GOAL: Please rewrite only the rows between the line holding "When comparing" and the line holding "the point at 106,90 →", inclusive, swapping "windshield" for "front window" and leaving everything else unchanged.

GIVEN DATA:
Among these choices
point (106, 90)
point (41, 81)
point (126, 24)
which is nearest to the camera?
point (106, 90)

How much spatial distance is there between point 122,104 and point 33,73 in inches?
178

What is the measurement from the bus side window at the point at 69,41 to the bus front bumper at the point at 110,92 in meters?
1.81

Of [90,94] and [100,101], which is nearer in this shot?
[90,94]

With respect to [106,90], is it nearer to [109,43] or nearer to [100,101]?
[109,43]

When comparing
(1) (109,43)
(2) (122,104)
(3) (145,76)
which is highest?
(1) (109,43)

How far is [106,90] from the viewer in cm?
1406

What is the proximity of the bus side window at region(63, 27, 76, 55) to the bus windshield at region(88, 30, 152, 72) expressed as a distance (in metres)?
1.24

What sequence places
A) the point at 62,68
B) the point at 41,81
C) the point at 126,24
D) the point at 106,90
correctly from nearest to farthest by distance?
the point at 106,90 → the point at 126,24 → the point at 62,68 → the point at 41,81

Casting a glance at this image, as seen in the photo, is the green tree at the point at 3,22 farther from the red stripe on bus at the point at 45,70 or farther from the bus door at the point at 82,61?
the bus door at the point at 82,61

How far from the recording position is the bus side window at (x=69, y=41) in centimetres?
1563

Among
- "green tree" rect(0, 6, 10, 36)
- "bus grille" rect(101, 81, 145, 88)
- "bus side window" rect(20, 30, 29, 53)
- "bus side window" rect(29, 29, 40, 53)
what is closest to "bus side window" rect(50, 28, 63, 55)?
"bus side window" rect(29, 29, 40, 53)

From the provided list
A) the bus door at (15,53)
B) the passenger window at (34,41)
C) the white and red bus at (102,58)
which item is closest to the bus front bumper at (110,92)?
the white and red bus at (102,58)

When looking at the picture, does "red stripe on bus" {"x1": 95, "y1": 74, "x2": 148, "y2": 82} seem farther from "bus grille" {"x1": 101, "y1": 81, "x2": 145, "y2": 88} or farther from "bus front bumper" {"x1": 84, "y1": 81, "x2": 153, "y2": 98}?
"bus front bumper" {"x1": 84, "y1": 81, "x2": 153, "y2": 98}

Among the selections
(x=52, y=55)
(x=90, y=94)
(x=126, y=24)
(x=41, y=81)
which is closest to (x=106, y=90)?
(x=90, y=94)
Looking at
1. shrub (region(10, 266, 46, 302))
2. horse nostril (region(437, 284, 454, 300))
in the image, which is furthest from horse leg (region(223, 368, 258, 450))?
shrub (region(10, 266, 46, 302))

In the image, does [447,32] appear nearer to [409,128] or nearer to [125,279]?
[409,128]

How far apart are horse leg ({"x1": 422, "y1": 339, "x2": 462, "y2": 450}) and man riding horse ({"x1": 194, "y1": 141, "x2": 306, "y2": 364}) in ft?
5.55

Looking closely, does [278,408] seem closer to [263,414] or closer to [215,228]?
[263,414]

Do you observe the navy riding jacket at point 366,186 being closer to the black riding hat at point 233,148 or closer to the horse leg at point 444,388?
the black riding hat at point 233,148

RESPONSE TO THE TASK:
When comparing
(1) (109,43)
(2) (122,104)
(3) (145,76)
which is highest?
(1) (109,43)

How far is [106,90] from the viewer in cm?
1406

What is the proximity of the bus side window at region(63, 27, 76, 55) to the bus front window at region(88, 30, 152, 72) expressed as a distance (in metres)?
1.24

What sequence places
A) the point at 62,68
B) the point at 41,81
C) the point at 126,24
D) the point at 106,90
correctly from nearest to farthest by distance?
the point at 106,90 → the point at 126,24 → the point at 62,68 → the point at 41,81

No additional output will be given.